> [Written problem]: Reproduce the stretch of lines from the one containing "Seen in this" through the end of the lines, unchanged.

> [Lines contained in a dataset]:
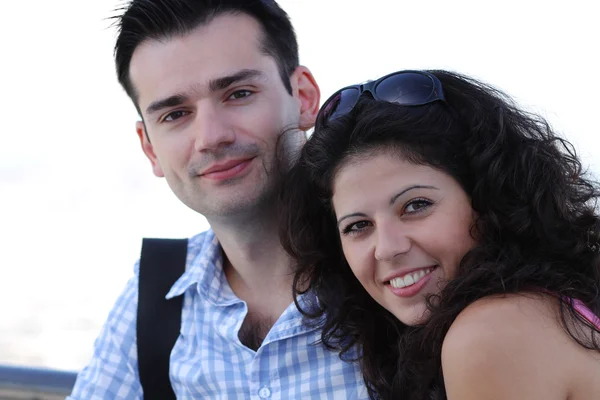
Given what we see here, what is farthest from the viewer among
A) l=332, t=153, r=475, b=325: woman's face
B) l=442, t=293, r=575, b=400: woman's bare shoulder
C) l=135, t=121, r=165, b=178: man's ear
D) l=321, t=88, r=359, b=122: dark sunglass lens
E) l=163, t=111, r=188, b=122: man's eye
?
l=135, t=121, r=165, b=178: man's ear

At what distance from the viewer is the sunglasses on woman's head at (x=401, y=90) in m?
2.46

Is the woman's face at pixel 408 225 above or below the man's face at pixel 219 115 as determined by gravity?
below

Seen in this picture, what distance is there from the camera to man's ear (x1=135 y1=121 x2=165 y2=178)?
3.57 meters

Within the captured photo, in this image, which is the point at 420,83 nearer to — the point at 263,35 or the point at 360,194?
the point at 360,194

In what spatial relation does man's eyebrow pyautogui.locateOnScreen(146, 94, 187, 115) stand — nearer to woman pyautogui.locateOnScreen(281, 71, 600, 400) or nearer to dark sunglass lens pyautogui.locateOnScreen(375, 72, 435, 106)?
woman pyautogui.locateOnScreen(281, 71, 600, 400)

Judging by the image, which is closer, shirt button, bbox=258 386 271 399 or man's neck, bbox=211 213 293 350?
shirt button, bbox=258 386 271 399

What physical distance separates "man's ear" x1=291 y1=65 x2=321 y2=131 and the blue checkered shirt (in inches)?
25.5

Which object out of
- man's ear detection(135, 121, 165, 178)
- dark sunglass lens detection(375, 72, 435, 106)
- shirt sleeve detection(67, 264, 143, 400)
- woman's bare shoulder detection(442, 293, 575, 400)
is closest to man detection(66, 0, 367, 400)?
shirt sleeve detection(67, 264, 143, 400)

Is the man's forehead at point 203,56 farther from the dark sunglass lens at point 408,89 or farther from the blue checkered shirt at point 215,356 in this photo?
the dark sunglass lens at point 408,89

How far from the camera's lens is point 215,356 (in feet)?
9.86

> [Answer for this exercise]:
Seen in this picture, what distance is there from the camera to man's ear (x1=135 y1=121 x2=165 y2=178)?
3.57 meters

Within the captured photo, in this image, which is the point at 420,83 nearer to — the point at 263,35 or the point at 360,194?
the point at 360,194

In what spatial relation does man's eyebrow pyautogui.locateOnScreen(146, 94, 187, 115) stand — nearer to woman pyautogui.locateOnScreen(281, 71, 600, 400) or nearer to dark sunglass lens pyautogui.locateOnScreen(375, 72, 435, 106)?
woman pyautogui.locateOnScreen(281, 71, 600, 400)

Judging by the image, which is closer, shirt button, bbox=258 386 271 399 or man's neck, bbox=211 213 293 350?
shirt button, bbox=258 386 271 399

What physical distance separates "man's ear" x1=291 y1=65 x2=321 y2=131 and the blue checkered shirt (in inches)?
25.5

Which object out of
- man's ear detection(135, 121, 165, 178)
- dark sunglass lens detection(375, 72, 435, 106)
- shirt sleeve detection(67, 264, 143, 400)
- woman's bare shoulder detection(442, 293, 575, 400)
is closest to man detection(66, 0, 367, 400)?
shirt sleeve detection(67, 264, 143, 400)

Is the man's forehead at point 203,56 farther from the dark sunglass lens at point 408,89 or farther from the blue checkered shirt at point 215,356 in this photo?
the dark sunglass lens at point 408,89

How far from the camera's lens is point 215,356 (in feet)?
9.86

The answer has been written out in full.